After being out of town for the weekend, I was really anxious to get back and check on my garden.  Did my brother remember to water my seedlings?  Did anything succumb to the heat?  Did anything change?  Once I got home, I decided to wait until sundown to go take a look at things - 114° is not my ideal "play in the dirt" temperature.  I grabbed a blank growth chart, a measuring tape and my camera.  While digging through the leaves of each plant to measure their heights, I noticed something on one of my green bean plants...

A green bean pod!!!

It was huge!  I couldn't believe that this little plant (only about 4" tall) had a green bean pod just as big dangling from one of its limbs!  I wasn't sure if I should leave it or harvest it.  After taking pictures, BF convinced me to pluck it, after all "the point of planting a vegetable garden is to be able to eat the vegetables."  So I pulled it off the plant.  My family was really excited; between the radishes and now the solitary green bean, I really was beginning to look like a real gardener!  I decided to share my spoils and cut the bean in to four pieces.  It was delicious!  It was crisp, and full of flavor.  I bet I couldn't buy that kind of freshness anywhere, no matter how "organic" or "fresh" the store claims to be.

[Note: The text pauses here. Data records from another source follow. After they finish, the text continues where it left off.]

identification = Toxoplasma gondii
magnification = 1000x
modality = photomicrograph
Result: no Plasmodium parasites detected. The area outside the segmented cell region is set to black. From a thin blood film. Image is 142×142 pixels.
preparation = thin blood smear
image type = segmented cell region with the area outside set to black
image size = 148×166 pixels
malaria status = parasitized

My mom and Grif didn't get a bite, but I promised them the first of whatever I harvested next.  Griffin then started asking about the carrots, "that one plant is about 20" tall, do you think it's ready?"  Only one way to find out...  My heart broke a little.  The carrots took to sprout and begin to grow, and now I was actually going to pull my tallest one.  but, I did, and whatdaya know?  There were three baby orange surprises!  We washed them off, and again shared them.  Holy cow, they were so tasty!

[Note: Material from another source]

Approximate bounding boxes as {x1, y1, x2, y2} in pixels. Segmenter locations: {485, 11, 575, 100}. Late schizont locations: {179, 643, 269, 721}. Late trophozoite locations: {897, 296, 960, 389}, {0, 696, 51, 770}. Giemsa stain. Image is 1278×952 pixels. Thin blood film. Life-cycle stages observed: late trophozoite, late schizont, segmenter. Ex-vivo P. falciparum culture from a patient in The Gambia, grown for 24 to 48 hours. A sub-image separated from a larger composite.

I am so excited that I am learning (yes still learning) this skill, and that after a few months of constant attention, I am seeing my work start to pay off.  I am also learning that I can wait longer for crops to mature, and that I need to be constantly planting root/tuber crops.  Now that I've pulled a carrot, it would be nice to have another seedling to put in its place.  I think I need to invest in some indoor growing equipment, so that I can germinate and sprout year round.

In other news...

I have about seven bell pepper plants still in peat pots.  Yesterday, they looked about ready to get into the ground.  Since I only had five squares available, I transplanted the biggest five into my bed, and gave BF the other two to plant on his balcony garden.  I also transplanted three more lettuce plants to an empty square.  The rest are still too small, but I'm hoping that with the shade of the green bean plants, they will make it through the summer without going to bolt

Bell Pepper seedlings ready to be transplanted

A look at their new home

I added about 1 tsp of rock dust minerals to each hole

Next I added about 1/4 tsp of mycorrhizae to each hole

The finished product of a transplant!

Speaking of bolting...  I lost my spinach this weekend.  All of it.  Including the seedlings still in the peat cups.  I'm a little sad, but I know that spinach is a cold weather crop, and I didn't really expect it to make it through the summer.  So, I pulled up all 10 spinach plants and threw them into the compost bin.

See how the once large-fluffy-normal spinach leaves (now yellow) have been replaced by smaller-thinner-pointy leaves?  Also notice the hard stalks growing up the center of each plant?  Sad.